Well, _Rimrunners_ takes place a year or so after _DS_. It
concerns Sgt. Bet Yeager, a Mazianni trooper who had the ill-luck to
be left behind at Pell when the AFRICA pulled out. It gives a good insight into
Fleet mentality. These people are *not* nice....:-)
After that, you might want to try _Merchanter's Luck_, for a
merchanter's look at the War, _40 000 in Gehenna_ for a Union response to
the War, and _Cyteen_ for a Union-uber-alles-we-won-the-War. _Heavy Time_
and _Hellburners_ take place right at the start of the War, and show us
some favourite unpleasant people when they were young and idealistic.
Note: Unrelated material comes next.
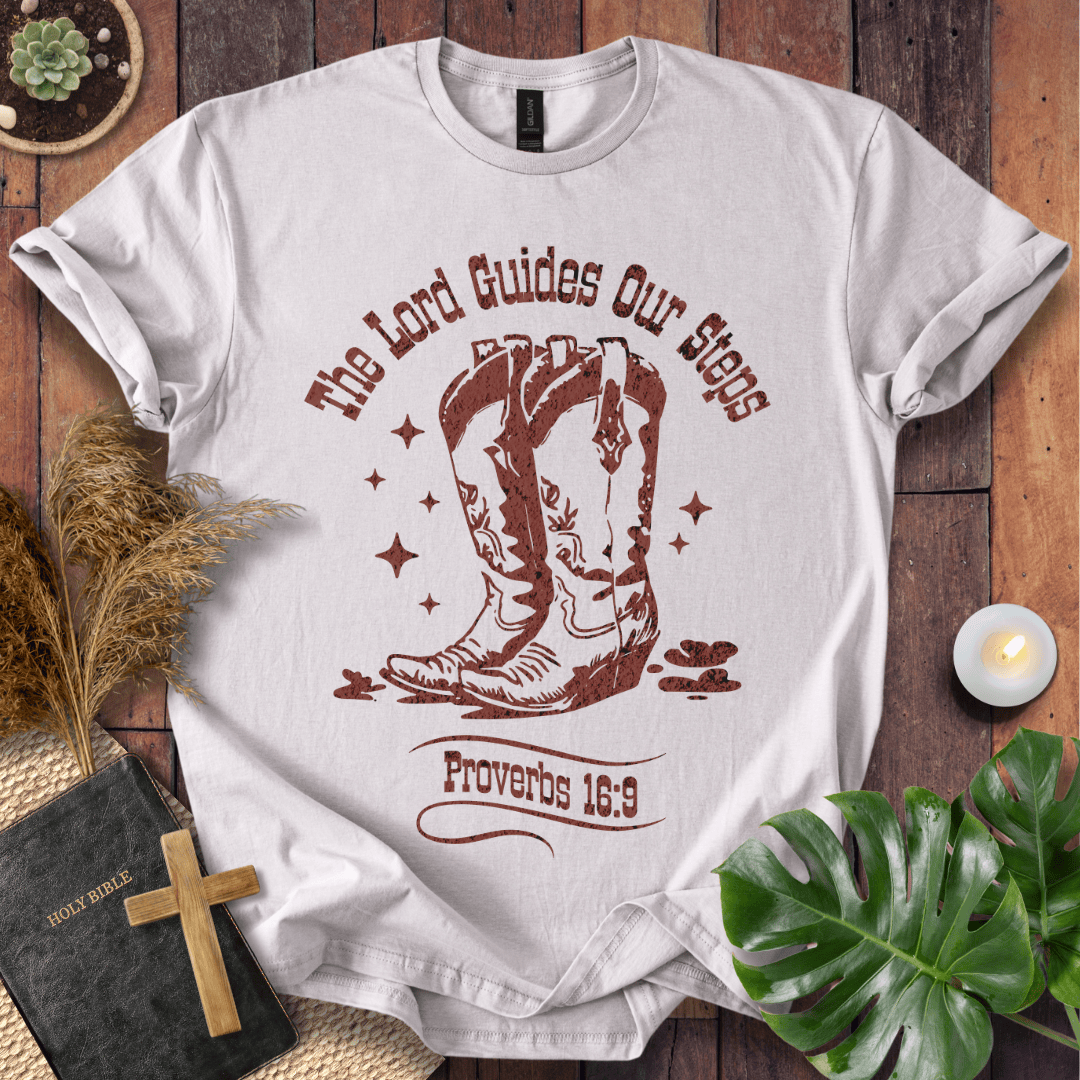 Proverbs 16:9 Christian t shirts for women featuring vintage cowboy boots and "The Lord Guides Our Steps"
> >From: "Nancy Silberstein" <silbersteinn@a1.mscf.upenn.edu>
> Lesley, thanks for the explication of hani kinship webs. Has that
> explanation made all clear to me? No. Is the problem with your
> explanation? No. Do I see the value of an interest in pre-monarchial
> Israel? Definitely.
Er, yes, I do tend to assume everyone knows what, say, an amphictyony
is (silly me. At least I didn't put in theories about links with Hebrew
grammar...:-) Don't let me waffle on ad infinitum about things no one else
has any use for!
Amphictyonies and Immune clans:
The classic form of the amphictyony is that found at Delphi: the
groups in the region declared non-aggression and mutual aid pacts, each
taking care of the central shrine for a set time each year, which they
were also sworn to protect. In ancient Israel, Martin Noth suggested that
the model of the Delphi amphictyony could apply to the shrines first of
Gilgal and then of Shiloh, with each of 12 tribes caring for the central
shrine one month out of the year, and, eventually, the growth of one of
the tribes to the status of permanent, landless, "Immune" guardians of the
shrine. [This theory is no longer accepted in Biblical studies for reasons
which have no place on the list].
As a classicist, Cherryh is probably using the Delphi amphictyony
as her model, but could likely be aware of Noth's modifications. She has
her amphictyonies based not only around shrines, but also around "crucial
trade routes, shrines, mountain passes, dams -- things which were generally
the focus of ambition". Access for all to these important places was
"usually done by declaring the are in question protected". As can be seen,
it is the thing/place that is being protected. Eventually the clan on
whose land the protected place is also becomes protected, as they are the
people with the most experience at managing the place and at making it
available to others: "a clan whose hold over a particular resource must
not change, because of the need of the surrounding clans to have that
resource managed over the long term by a clan with experience and peculiar
skill" [all quotes _Chanur's Venture_, p296]. The Immune clan is not being
protected for its own sake, but for the sake of the amphictyony as a whole
and for the sake of the central focus place/thing, which must not be
subjected to wars or changes over its possession. Also, the Immunes seem
more or less taken out of the greater political arena: they may guard a
"focus of ambition", but they are stopped from rising too high by means
of that guardianship. All their energies go into making sure the Sacred
Foobar is safe and accessible to their neighbours, they can't go on a quest
for world domination based on ownership of the Foobar. The Immune-clan
system protects society by safeguarding the "focus of ambition", allowing
all clans in the region to use it, and by limiting the ambition of the
clan that 'owns' the focus, directing their energies to serving their
amphictyony by allowing all access to the focus.